Registros de preguntas espaciales
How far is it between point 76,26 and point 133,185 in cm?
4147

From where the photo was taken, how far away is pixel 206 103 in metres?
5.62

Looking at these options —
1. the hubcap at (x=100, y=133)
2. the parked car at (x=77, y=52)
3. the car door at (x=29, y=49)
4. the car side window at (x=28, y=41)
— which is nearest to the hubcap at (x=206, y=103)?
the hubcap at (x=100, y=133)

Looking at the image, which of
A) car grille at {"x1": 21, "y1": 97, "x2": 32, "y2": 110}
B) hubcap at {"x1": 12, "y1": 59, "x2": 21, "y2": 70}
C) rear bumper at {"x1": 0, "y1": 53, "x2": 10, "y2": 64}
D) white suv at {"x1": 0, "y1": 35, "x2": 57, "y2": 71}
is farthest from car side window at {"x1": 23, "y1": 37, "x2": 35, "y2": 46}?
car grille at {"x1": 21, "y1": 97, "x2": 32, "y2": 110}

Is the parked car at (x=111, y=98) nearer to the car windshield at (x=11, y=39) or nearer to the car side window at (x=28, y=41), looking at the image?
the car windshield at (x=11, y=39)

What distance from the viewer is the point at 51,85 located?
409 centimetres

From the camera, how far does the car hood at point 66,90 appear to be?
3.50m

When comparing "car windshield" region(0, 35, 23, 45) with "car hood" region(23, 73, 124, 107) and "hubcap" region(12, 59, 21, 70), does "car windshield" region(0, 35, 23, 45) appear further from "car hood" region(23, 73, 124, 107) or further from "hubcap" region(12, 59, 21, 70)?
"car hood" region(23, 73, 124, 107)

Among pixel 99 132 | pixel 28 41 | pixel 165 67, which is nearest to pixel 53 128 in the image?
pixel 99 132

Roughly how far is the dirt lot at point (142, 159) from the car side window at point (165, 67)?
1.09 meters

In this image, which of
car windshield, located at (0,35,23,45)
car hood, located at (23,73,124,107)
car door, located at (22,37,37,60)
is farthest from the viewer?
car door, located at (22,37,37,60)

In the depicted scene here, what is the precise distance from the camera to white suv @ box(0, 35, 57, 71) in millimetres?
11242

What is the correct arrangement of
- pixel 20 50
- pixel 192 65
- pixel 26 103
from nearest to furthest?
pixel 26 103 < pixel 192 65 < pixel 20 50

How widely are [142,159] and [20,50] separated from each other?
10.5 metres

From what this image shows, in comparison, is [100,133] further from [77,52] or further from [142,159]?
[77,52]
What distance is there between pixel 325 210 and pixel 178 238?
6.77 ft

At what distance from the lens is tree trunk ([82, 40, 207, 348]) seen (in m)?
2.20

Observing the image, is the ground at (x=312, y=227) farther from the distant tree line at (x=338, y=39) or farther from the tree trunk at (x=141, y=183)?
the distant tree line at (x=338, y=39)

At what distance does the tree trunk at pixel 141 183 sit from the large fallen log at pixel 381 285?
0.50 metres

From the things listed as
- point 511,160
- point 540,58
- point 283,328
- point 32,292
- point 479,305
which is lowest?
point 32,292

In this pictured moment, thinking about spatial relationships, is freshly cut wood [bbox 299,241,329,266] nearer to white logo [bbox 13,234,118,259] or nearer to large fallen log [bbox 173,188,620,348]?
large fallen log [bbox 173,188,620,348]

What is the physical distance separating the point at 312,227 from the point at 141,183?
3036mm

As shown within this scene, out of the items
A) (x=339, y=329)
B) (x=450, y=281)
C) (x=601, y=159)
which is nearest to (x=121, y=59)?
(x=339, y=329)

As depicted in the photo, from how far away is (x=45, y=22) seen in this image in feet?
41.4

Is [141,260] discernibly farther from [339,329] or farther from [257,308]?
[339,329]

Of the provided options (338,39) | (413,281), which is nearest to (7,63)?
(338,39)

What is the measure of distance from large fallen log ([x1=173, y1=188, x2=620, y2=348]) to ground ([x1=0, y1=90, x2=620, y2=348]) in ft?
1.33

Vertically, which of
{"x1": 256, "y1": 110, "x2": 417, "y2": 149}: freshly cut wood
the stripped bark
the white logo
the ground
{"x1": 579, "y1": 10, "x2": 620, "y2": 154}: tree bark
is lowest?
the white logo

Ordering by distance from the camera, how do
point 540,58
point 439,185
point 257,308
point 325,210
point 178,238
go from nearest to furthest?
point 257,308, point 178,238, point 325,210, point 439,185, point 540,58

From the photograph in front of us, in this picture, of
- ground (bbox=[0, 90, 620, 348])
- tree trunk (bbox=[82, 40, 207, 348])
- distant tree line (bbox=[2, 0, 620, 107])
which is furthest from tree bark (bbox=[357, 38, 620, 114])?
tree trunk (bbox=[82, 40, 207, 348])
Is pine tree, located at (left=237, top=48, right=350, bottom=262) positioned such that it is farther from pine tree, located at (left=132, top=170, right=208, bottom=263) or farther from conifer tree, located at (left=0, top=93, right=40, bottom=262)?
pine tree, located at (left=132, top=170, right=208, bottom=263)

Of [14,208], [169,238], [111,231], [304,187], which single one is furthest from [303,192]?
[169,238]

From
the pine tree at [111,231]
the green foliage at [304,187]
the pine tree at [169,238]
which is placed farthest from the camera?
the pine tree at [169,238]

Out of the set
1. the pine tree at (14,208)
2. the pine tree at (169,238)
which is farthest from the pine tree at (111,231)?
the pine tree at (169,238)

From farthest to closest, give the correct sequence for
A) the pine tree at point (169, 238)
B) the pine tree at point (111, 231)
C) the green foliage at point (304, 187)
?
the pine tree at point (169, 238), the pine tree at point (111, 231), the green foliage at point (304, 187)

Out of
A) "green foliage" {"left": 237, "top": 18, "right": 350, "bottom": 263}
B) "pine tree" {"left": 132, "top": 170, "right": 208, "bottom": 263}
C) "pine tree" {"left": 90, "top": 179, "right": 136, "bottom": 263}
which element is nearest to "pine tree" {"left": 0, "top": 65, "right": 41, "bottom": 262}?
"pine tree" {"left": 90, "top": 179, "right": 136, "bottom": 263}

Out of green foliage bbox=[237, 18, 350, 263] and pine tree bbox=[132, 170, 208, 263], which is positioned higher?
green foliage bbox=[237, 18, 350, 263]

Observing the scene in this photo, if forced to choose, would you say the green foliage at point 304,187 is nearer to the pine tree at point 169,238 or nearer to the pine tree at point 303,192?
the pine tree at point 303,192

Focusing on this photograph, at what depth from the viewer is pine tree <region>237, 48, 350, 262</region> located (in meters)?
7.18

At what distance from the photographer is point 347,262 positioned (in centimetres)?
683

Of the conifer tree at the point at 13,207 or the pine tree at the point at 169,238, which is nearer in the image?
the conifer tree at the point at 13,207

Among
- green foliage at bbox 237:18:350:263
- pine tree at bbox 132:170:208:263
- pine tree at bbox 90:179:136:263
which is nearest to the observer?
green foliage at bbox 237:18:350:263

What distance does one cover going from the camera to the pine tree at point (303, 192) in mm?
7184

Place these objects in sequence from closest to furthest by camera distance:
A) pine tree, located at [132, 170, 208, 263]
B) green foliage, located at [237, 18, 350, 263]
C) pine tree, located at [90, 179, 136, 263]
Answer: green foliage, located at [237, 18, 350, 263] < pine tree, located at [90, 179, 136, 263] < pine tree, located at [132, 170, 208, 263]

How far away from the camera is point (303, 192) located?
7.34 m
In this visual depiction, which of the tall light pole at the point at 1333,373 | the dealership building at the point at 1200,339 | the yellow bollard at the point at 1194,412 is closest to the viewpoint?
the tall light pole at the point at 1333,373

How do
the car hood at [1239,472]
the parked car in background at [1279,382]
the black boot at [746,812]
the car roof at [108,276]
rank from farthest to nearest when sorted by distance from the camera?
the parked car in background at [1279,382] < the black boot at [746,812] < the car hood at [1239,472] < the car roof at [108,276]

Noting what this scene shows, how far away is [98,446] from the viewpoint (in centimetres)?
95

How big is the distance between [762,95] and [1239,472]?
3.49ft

*INSTRUCCIÓN ESCRITA*: ¿Puedes reproducir sin cambios todas las líneas del listado de arriba, de la primera a la última?

*SOLUCIÓN ABAJO*:
How far is it between point 76,26 and point 133,185 in cm?
4147

From where the photo was taken, how far away is pixel 206 103 in metres?
5.62

Looking at these options —
1. the hubcap at (x=100, y=133)
2. the parked car at (x=77, y=52)
3. the car door at (x=29, y=49)
4. the car side window at (x=28, y=41)
— which is nearest to the hubcap at (x=206, y=103)?
the hubcap at (x=100, y=133)

Looking at the image, which of
A) car grille at {"x1": 21, "y1": 97, "x2": 32, "y2": 110}
B) hubcap at {"x1": 12, "y1": 59, "x2": 21, "y2": 70}
C) rear bumper at {"x1": 0, "y1": 53, "x2": 10, "y2": 64}
D) white suv at {"x1": 0, "y1": 35, "x2": 57, "y2": 71}
is farthest from car side window at {"x1": 23, "y1": 37, "x2": 35, "y2": 46}?
car grille at {"x1": 21, "y1": 97, "x2": 32, "y2": 110}

Is the parked car at (x=111, y=98) nearer to the car windshield at (x=11, y=39) or nearer to the car side window at (x=28, y=41), looking at the image?
the car windshield at (x=11, y=39)

What distance from the viewer is the point at 51,85 located?
409 centimetres

From the camera, how far does the car hood at point 66,90 appear to be?
3.50m

When comparing "car windshield" region(0, 35, 23, 45) with "car hood" region(23, 73, 124, 107) and "hubcap" region(12, 59, 21, 70), does "car windshield" region(0, 35, 23, 45) appear further from "car hood" region(23, 73, 124, 107) or further from "hubcap" region(12, 59, 21, 70)?
"car hood" region(23, 73, 124, 107)

Among pixel 99 132 | pixel 28 41 | pixel 165 67, which is nearest to pixel 53 128 in the image?
pixel 99 132

Roughly how far is the dirt lot at point (142, 159) from the car side window at point (165, 67)?
1.09 meters

In this image, which of
car windshield, located at (0,35,23,45)
car hood, located at (23,73,124,107)
car door, located at (22,37,37,60)
is farthest from the viewer?
car door, located at (22,37,37,60)

In the depicted scene here, what is the precise distance from the camera to white suv @ box(0, 35, 57, 71) in millimetres?
11242

What is the correct arrangement of
- pixel 20 50
- pixel 192 65
- pixel 26 103
from nearest to furthest?
pixel 26 103 < pixel 192 65 < pixel 20 50

How widely are [142,159] and [20,50] separated from each other?
10.5 metres

From what this image shows, in comparison, is [100,133] further from [77,52] or further from [142,159]?
[77,52]
What distance is there between pixel 325 210 and pixel 178 238?
6.77 ft

At what distance from the lens is tree trunk ([82, 40, 207, 348]) seen (in m)?
2.20

Observing the image, is the ground at (x=312, y=227) farther from the distant tree line at (x=338, y=39) or farther from the tree trunk at (x=141, y=183)?
the distant tree line at (x=338, y=39)

At what distance does the tree trunk at pixel 141 183 sit from the large fallen log at pixel 381 285?
0.50 metres

From the things listed as
- point 511,160
- point 540,58
- point 283,328
- point 32,292
- point 479,305
which is lowest?
point 32,292

In this pictured moment, thinking about spatial relationships, is freshly cut wood [bbox 299,241,329,266] nearer to white logo [bbox 13,234,118,259] or nearer to large fallen log [bbox 173,188,620,348]?
large fallen log [bbox 173,188,620,348]

What is the physical distance separating the point at 312,227 from the point at 141,183?
3036mm

As shown within this scene, out of the items
A) (x=339, y=329)
B) (x=450, y=281)
C) (x=601, y=159)
which is nearest to (x=121, y=59)?
(x=339, y=329)

As depicted in the photo, from how far away is (x=45, y=22) seen in this image in feet?
41.4

Is [141,260] discernibly farther from [339,329] or farther from [257,308]?
[339,329]

Of the provided options (338,39) | (413,281), which is nearest to (7,63)?
(338,39)

What is the measure of distance from large fallen log ([x1=173, y1=188, x2=620, y2=348]) to ground ([x1=0, y1=90, x2=620, y2=348]) in ft?
1.33

Vertically, which of
{"x1": 256, "y1": 110, "x2": 417, "y2": 149}: freshly cut wood
the stripped bark
the white logo
the ground
{"x1": 579, "y1": 10, "x2": 620, "y2": 154}: tree bark
is lowest?
the white logo

Ordering by distance from the camera, how do
point 540,58
point 439,185
point 257,308
point 325,210
point 178,238
go from nearest to furthest?
point 257,308, point 178,238, point 325,210, point 439,185, point 540,58

From the photograph in front of us, in this picture, of
- ground (bbox=[0, 90, 620, 348])
- tree trunk (bbox=[82, 40, 207, 348])
- distant tree line (bbox=[2, 0, 620, 107])
which is furthest from tree bark (bbox=[357, 38, 620, 114])?
tree trunk (bbox=[82, 40, 207, 348])
Is pine tree, located at (left=237, top=48, right=350, bottom=262) positioned such that it is farther from pine tree, located at (left=132, top=170, right=208, bottom=263) or farther from conifer tree, located at (left=0, top=93, right=40, bottom=262)?
pine tree, located at (left=132, top=170, right=208, bottom=263)

Of [14,208], [169,238], [111,231], [304,187], which single one is furthest from [303,192]?
[169,238]

From
the pine tree at [111,231]
the green foliage at [304,187]
the pine tree at [169,238]
which is placed farthest from the camera?
the pine tree at [169,238]

Out of the set
1. the pine tree at (14,208)
2. the pine tree at (169,238)
which is farthest from the pine tree at (111,231)?
the pine tree at (169,238)

From farthest to closest, give the correct sequence for
A) the pine tree at point (169, 238)
B) the pine tree at point (111, 231)
C) the green foliage at point (304, 187)
?
the pine tree at point (169, 238), the pine tree at point (111, 231), the green foliage at point (304, 187)

Out of
A) "green foliage" {"left": 237, "top": 18, "right": 350, "bottom": 263}
B) "pine tree" {"left": 132, "top": 170, "right": 208, "bottom": 263}
C) "pine tree" {"left": 90, "top": 179, "right": 136, "bottom": 263}
which element is nearest to "pine tree" {"left": 0, "top": 65, "right": 41, "bottom": 262}?
"pine tree" {"left": 90, "top": 179, "right": 136, "bottom": 263}

Out of green foliage bbox=[237, 18, 350, 263] and pine tree bbox=[132, 170, 208, 263], which is positioned higher?
green foliage bbox=[237, 18, 350, 263]

Observing the scene in this photo, if forced to choose, would you say the green foliage at point 304,187 is nearer to the pine tree at point 169,238 or nearer to the pine tree at point 303,192?
the pine tree at point 303,192

Focusing on this photograph, at what depth from the viewer is pine tree <region>237, 48, 350, 262</region> located (in meters)?
7.18

At what distance from the photographer is point 347,262 positioned (in centimetres)?
683

Of the conifer tree at the point at 13,207 or the pine tree at the point at 169,238, which is nearer in the image?
the conifer tree at the point at 13,207

Among
- green foliage at bbox 237:18:350:263
- pine tree at bbox 132:170:208:263
- pine tree at bbox 90:179:136:263
which is nearest to the observer?
green foliage at bbox 237:18:350:263

What distance does one cover going from the camera to the pine tree at point (303, 192) in mm?
7184

Place these objects in sequence from closest to furthest by camera distance:
A) pine tree, located at [132, 170, 208, 263]
B) green foliage, located at [237, 18, 350, 263]
C) pine tree, located at [90, 179, 136, 263]
Answer: green foliage, located at [237, 18, 350, 263] < pine tree, located at [90, 179, 136, 263] < pine tree, located at [132, 170, 208, 263]

How far away from the camera is point (303, 192) located?
7.34 m
In this visual depiction, which of the tall light pole at the point at 1333,373 | the dealership building at the point at 1200,339 | the yellow bollard at the point at 1194,412 is closest to the viewpoint?
the tall light pole at the point at 1333,373

How do
the car hood at [1239,472]
the parked car in background at [1279,382]
the black boot at [746,812]
the car roof at [108,276]
rank from farthest to nearest when sorted by distance from the camera?
the parked car in background at [1279,382] < the black boot at [746,812] < the car hood at [1239,472] < the car roof at [108,276]

Noting what this scene shows, how far away is [98,446] from the viewpoint (in centimetres)?
95

How big is the distance between [762,95] and [1239,472]?
3.49ft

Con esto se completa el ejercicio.